● DÉFIS:
**A.** Renvoyez le passage de l'extrait sur le commerce extérieur suisse, de « Il nous a accueilli » à « vous lui diriez? ».
**B.** Dans l'extrait sur le commerce extérieur suisse, relevez tous les acteurs que la phrase commençant par « Des multinationales aux PME » présente comme touchés par le commerce international.

++++ EXTRAIT ++++

«Le commerce extérieur est décisif pour la prospérité suisse»
L’accès aux marchés internationaux et l’intégration dans les chaînes de valeur mondiales sont d’une importance capitale pour la Suisse.
Daniella Gorbunova
Publié jeudi 13 mars 2025
Lien copié
#SECO
Entretien avec Ivo Germann, à la tête de la Direction des affaires économiques extérieures du Secrétariat d’Etat à l’économie.
Nous sommes toutes et tous concernés par le commerce international. Quels sont à l’heure actuelle les défis de la Suisse en la matière? Les entreprises locales doivent-elles s’inquiéter de la situation internationale?
Des multinationales aux PME, en passant par les consommateurs et consommatrices, le commerce international est un sujet qui nous touche toutes et tous. Ne serait-ce que parce que pas moins de «sept employés sur dix en Suisse» travaillent de près ou de loin dans ce secteur, comme le souligne l'ambassadeur Ivo Germann, économiste de formation, à la tête de la Direction des affaires économiques extérieures du Secrétariat d’Etat à l’économie (SECO) depuis deux ans.
Il nous a accueilli dans son bureau à Berne mercredi 5 mars pour parler du commerce international et de son importance pour les entreprises suisses — y compris pour les PME. Cela dans un contexte géopolitique plus imprévisible qu’auparavant. Impact économique de la guerre en Ukraine, droits de douane de l’administration Trump, etc. Autant d’eaux troubles, dans lesquelles la Confédération s’efforce de naviguer le plus habilement possible, rassure le haut fonctionnaire.
Ivo Germann, imaginez devoir expliquer, en quelques secondes, l’importance du commerce extérieur pour la Suisse au patron d’une PME qui n’exporte pas et qui ne s’intéresse pas vraiment à la question. Qu’est-ce que vous lui diriez?

++++ DONNÉES EXTRAITES ++++

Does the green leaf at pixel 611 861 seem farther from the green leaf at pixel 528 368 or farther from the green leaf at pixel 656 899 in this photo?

++++
++++ DONNÉES EXTRAITES ++++

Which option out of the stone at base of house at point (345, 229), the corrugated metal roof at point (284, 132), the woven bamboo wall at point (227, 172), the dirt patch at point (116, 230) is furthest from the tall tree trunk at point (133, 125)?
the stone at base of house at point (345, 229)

++++

● RÉPONSES AUX EXERCICES:
**A.**
Il nous a accueilli dans son bureau à Berne mercredi 5 mars pour parler du commerce international et de son importance pour les entreprises suisses — y compris pour les PME. Cela dans un contexte géopolitique plus imprévisible qu’auparavant. Impact économique de la guerre en Ukraine, droits de douane de l’administration Trump, etc. Autant d’eaux troubles, dans lesquelles la Confédération s’efforce de naviguer le plus habilement possible, rassure le haut fonctionnaire.
Ivo Germann, imaginez devoir expliquer, en quelques secondes, l’importance du commerce extérieur pour la Suisse au patron d’une PME qui n’exporte pas et qui ne s’intéresse pas vraiment à la question. Qu’est-ce que vous lui diriez?

**B.** les multinationales ; les PME ; les consommateurs et consommatrices